● **WHAT THE EXERCISE ASKS**
Return every line of the listing below, unchanged and in the same order.

%%

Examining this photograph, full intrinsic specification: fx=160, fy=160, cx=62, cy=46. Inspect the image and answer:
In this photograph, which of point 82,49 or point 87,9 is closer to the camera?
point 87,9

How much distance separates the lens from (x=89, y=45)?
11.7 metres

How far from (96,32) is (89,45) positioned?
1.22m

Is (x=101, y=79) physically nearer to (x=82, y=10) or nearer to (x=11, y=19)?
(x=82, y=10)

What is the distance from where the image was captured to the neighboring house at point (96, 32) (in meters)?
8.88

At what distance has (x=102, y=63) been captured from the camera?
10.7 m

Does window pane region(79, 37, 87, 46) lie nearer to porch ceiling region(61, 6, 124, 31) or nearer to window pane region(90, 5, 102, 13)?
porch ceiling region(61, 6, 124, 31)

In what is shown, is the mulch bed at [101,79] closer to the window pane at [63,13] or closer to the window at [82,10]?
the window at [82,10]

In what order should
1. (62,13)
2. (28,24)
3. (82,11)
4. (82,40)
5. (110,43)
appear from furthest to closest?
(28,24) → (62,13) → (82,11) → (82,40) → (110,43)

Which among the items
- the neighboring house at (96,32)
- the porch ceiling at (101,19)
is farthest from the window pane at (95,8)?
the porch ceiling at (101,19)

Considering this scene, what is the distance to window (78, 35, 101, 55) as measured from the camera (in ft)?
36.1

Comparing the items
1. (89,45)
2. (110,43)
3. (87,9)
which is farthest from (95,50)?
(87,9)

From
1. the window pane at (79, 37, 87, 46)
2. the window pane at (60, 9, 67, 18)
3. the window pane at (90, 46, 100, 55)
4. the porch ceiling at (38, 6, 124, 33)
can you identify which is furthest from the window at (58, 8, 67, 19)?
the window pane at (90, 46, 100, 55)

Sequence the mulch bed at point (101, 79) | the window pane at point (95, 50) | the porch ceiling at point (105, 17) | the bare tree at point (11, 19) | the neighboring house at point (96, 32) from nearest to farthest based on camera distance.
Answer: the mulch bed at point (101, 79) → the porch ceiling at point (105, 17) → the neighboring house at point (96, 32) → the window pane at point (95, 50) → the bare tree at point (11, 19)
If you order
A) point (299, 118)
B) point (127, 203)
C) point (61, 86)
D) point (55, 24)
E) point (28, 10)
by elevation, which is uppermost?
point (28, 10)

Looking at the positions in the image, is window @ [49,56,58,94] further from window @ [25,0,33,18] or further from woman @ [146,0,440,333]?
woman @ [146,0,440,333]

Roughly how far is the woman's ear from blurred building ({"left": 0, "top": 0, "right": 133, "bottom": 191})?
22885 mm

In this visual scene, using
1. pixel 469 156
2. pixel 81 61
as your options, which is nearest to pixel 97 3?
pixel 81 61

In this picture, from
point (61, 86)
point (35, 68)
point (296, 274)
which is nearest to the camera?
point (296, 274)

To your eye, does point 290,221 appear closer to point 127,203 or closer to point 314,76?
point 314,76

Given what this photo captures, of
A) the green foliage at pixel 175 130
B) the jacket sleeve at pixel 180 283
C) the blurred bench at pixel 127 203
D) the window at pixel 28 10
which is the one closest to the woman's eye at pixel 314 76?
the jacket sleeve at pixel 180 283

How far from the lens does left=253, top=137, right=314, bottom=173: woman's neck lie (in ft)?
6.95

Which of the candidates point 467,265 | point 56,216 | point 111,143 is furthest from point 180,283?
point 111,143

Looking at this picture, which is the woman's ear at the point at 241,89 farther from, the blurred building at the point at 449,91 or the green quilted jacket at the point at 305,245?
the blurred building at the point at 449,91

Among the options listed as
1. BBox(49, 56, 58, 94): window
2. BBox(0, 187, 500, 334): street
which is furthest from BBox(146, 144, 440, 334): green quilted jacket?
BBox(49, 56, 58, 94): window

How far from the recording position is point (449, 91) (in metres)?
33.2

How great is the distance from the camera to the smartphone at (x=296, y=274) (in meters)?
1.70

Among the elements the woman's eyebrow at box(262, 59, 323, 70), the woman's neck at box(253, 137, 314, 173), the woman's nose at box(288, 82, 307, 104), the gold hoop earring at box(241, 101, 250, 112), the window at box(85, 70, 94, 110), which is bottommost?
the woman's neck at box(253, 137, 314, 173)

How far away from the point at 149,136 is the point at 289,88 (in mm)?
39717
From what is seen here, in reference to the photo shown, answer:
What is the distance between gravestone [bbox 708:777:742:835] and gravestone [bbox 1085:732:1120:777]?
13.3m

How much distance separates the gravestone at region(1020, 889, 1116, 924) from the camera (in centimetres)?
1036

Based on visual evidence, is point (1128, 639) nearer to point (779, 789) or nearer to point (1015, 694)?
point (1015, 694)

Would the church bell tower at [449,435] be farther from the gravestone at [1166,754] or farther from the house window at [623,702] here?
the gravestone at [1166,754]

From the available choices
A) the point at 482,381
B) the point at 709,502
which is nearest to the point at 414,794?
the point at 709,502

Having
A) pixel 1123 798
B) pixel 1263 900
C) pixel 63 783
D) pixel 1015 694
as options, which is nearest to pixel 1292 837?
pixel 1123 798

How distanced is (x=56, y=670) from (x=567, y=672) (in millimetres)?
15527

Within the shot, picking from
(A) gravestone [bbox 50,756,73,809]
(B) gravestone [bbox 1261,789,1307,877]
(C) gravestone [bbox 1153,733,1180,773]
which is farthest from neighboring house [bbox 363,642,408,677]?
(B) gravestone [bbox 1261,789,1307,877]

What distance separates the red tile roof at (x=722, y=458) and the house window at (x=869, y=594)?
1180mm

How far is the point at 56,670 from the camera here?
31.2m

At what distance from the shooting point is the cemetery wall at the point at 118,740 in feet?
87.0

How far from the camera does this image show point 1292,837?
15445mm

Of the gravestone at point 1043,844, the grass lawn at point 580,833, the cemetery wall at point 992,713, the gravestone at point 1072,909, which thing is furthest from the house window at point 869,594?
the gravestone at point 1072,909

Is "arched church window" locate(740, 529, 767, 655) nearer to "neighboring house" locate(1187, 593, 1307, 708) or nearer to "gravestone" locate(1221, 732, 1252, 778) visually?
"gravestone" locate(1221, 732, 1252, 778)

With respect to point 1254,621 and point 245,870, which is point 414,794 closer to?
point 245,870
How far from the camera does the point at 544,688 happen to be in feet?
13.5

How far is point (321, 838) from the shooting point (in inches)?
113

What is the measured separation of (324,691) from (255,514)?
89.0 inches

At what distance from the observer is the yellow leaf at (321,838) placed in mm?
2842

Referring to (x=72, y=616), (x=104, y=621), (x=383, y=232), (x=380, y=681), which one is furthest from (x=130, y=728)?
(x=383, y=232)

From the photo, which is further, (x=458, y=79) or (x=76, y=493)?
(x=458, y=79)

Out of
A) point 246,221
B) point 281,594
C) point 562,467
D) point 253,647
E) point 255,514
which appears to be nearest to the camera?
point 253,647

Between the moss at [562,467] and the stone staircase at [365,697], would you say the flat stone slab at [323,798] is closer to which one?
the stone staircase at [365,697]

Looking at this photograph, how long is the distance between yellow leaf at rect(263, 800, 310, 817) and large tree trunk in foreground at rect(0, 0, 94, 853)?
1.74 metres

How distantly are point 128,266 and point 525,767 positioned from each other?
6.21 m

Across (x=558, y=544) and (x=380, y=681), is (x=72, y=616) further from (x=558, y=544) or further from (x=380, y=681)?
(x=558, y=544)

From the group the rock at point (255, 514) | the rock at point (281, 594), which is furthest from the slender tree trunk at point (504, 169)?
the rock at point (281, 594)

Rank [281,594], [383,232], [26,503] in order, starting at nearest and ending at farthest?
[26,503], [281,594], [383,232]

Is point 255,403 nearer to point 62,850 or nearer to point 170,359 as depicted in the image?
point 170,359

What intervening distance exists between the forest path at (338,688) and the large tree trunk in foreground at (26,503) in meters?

%%

● **RESULT**
Examining this photograph, full intrinsic specification: fx=160, fy=160, cx=62, cy=46. Inspect the image and answer:
In this photograph, which of point 82,49 or point 87,9 is closer to the camera?
point 87,9

How much distance separates the lens from (x=89, y=45)?
11.7 metres

How far from (96,32) is (89,45) positioned?
1.22m

Is (x=101, y=79) physically nearer to (x=82, y=10) or nearer to (x=11, y=19)?
(x=82, y=10)

What is the distance from where the image was captured to the neighboring house at point (96, 32) (in meters)?
8.88

At what distance has (x=102, y=63) been captured from the camera?
10.7 m

Does window pane region(79, 37, 87, 46) lie nearer to porch ceiling region(61, 6, 124, 31) or nearer to window pane region(90, 5, 102, 13)?
porch ceiling region(61, 6, 124, 31)

In what is shown, is the mulch bed at [101,79] closer to the window pane at [63,13] or closer to the window at [82,10]?
the window at [82,10]

In what order should
1. (62,13)
2. (28,24)
3. (82,11)
4. (82,40)
5. (110,43)
appear from furthest to closest?
(28,24) → (62,13) → (82,11) → (82,40) → (110,43)

Which among the items
- the neighboring house at (96,32)
- the porch ceiling at (101,19)
is farthest from the window pane at (95,8)?
the porch ceiling at (101,19)

Considering this scene, what is the distance to window (78, 35, 101, 55) as measured from the camera (in ft)?
36.1

Comparing the items
1. (89,45)
2. (110,43)
3. (87,9)
which is farthest from (95,50)?
(87,9)

From
1. the window pane at (79, 37, 87, 46)
2. the window pane at (60, 9, 67, 18)
3. the window pane at (90, 46, 100, 55)
4. the porch ceiling at (38, 6, 124, 33)
can you identify which is furthest from the window at (58, 8, 67, 19)?
the window pane at (90, 46, 100, 55)

Sequence the mulch bed at point (101, 79) | the window pane at point (95, 50) | the porch ceiling at point (105, 17) | the bare tree at point (11, 19) | the neighboring house at point (96, 32) from nearest to farthest based on camera distance.
Answer: the mulch bed at point (101, 79) → the porch ceiling at point (105, 17) → the neighboring house at point (96, 32) → the window pane at point (95, 50) → the bare tree at point (11, 19)
If you order
A) point (299, 118)
B) point (127, 203)
C) point (61, 86)
D) point (55, 24)
E) point (28, 10)
by elevation, which is uppermost?
point (28, 10)

Looking at the positions in the image, is window @ [49,56,58,94] further from window @ [25,0,33,18] or further from woman @ [146,0,440,333]?
woman @ [146,0,440,333]

Roughly how far is the woman's ear from blurred building ({"left": 0, "top": 0, "right": 133, "bottom": 191})?
22885 mm

In this visual scene, using
1. pixel 469 156
2. pixel 81 61
as your options, which is nearest to pixel 97 3?
pixel 81 61

In this picture, from
point (61, 86)
point (35, 68)
point (296, 274)
which is nearest to the camera?
point (296, 274)

To your eye, does point 290,221 appear closer to point 127,203 or closer to point 314,76?
point 314,76

Given what this photo captures, of
A) the green foliage at pixel 175 130
B) the jacket sleeve at pixel 180 283
C) the blurred bench at pixel 127 203
D) the window at pixel 28 10
which is the one closest to the woman's eye at pixel 314 76?
the jacket sleeve at pixel 180 283

How far from the lens does left=253, top=137, right=314, bottom=173: woman's neck lie (in ft)?
6.95

Which of the candidates point 467,265 | point 56,216 | point 111,143 is furthest from point 180,283?
point 111,143

Looking at this picture, which is the woman's ear at the point at 241,89 farther from, the blurred building at the point at 449,91 or the green quilted jacket at the point at 305,245?
the blurred building at the point at 449,91

Among the options listed as
1. BBox(49, 56, 58, 94): window
2. BBox(0, 187, 500, 334): street
which is furthest from BBox(146, 144, 440, 334): green quilted jacket?
BBox(49, 56, 58, 94): window

How far from the recording position is point (449, 91) (in metres)?
33.2

How great is the distance from the camera to the smartphone at (x=296, y=274) (in meters)?
1.70

Among the elements the woman's eyebrow at box(262, 59, 323, 70), the woman's neck at box(253, 137, 314, 173), the woman's nose at box(288, 82, 307, 104), the gold hoop earring at box(241, 101, 250, 112), the window at box(85, 70, 94, 110), which is bottommost?
the woman's neck at box(253, 137, 314, 173)

How far away from the point at 149,136 is the point at 289,88 (in mm)?
39717
From what is seen here, in reference to the photo shown, answer:
What is the distance between gravestone [bbox 708:777:742:835] and gravestone [bbox 1085:732:1120:777]?
13.3m

How much distance separates the gravestone at region(1020, 889, 1116, 924) from the camera (in centimetres)?
1036

Based on visual evidence, is point (1128, 639) nearer to point (779, 789) or nearer to point (1015, 694)?
point (1015, 694)

Would the church bell tower at [449,435] be farther from the gravestone at [1166,754] or farther from the house window at [623,702] here?
the gravestone at [1166,754]

From the available choices
A) the point at 482,381
B) the point at 709,502
which is nearest to the point at 414,794?
the point at 709,502

Having
A) pixel 1123 798
B) pixel 1263 900
C) pixel 63 783
D) pixel 1015 694
as options, which is nearest to pixel 1292 837?
pixel 1123 798

How distanced is (x=56, y=670) from (x=567, y=672) (in millimetres)?
15527

Within the shot, picking from
(A) gravestone [bbox 50,756,73,809]
(B) gravestone [bbox 1261,789,1307,877]
(C) gravestone [bbox 1153,733,1180,773]
which is farthest from neighboring house [bbox 363,642,408,677]?
(B) gravestone [bbox 1261,789,1307,877]

What distance separates the red tile roof at (x=722, y=458) and the house window at (x=869, y=594)?
1180mm

How far is the point at 56,670 from the camera here?
31.2m

At what distance from the shooting point is the cemetery wall at the point at 118,740 in feet?
87.0

How far from the camera does this image show point 1292,837?
15445mm

Of the gravestone at point 1043,844, the grass lawn at point 580,833, the cemetery wall at point 992,713, the gravestone at point 1072,909, which thing is furthest from the house window at point 869,594?
the gravestone at point 1072,909

Is "arched church window" locate(740, 529, 767, 655) nearer to "neighboring house" locate(1187, 593, 1307, 708) or nearer to "gravestone" locate(1221, 732, 1252, 778) visually?
"gravestone" locate(1221, 732, 1252, 778)

With respect to point 1254,621 and point 245,870, which is point 414,794 closer to?
point 245,870
How far from the camera does the point at 544,688 happen to be in feet?
13.5

How far is point (321, 838) from the shooting point (in inches)?
113

What is the measured separation of (324,691) from (255,514)?
89.0 inches

At what distance from the observer is the yellow leaf at (321,838) placed in mm?
2842

Referring to (x=72, y=616), (x=104, y=621), (x=383, y=232), (x=380, y=681), which one is furthest from (x=130, y=728)?
(x=383, y=232)

From the photo, which is further, (x=458, y=79) or (x=76, y=493)?
(x=458, y=79)

Out of
A) point 246,221
B) point 281,594
C) point 562,467
D) point 253,647
E) point 255,514
which appears to be nearest to the camera?
point 253,647

Between the moss at [562,467] and the stone staircase at [365,697], would you say the flat stone slab at [323,798] is closer to which one?
the stone staircase at [365,697]

Looking at this photograph, how long is the distance between yellow leaf at rect(263, 800, 310, 817) and large tree trunk in foreground at rect(0, 0, 94, 853)?
1.74 metres

How distantly are point 128,266 and point 525,767 positioned from each other?
6.21 m

Across (x=558, y=544) and (x=380, y=681), is (x=72, y=616) further from (x=558, y=544) or further from (x=380, y=681)?
(x=558, y=544)

From the group the rock at point (255, 514) | the rock at point (281, 594), which is furthest from the slender tree trunk at point (504, 169)?
the rock at point (281, 594)

Rank [281,594], [383,232], [26,503] in order, starting at nearest and ending at farthest?
[26,503], [281,594], [383,232]

Is point 255,403 nearer to point 62,850 or nearer to point 170,359 as depicted in the image?
point 170,359

What intervening distance exists between the forest path at (338,688) and the large tree trunk in foreground at (26,503) in meters?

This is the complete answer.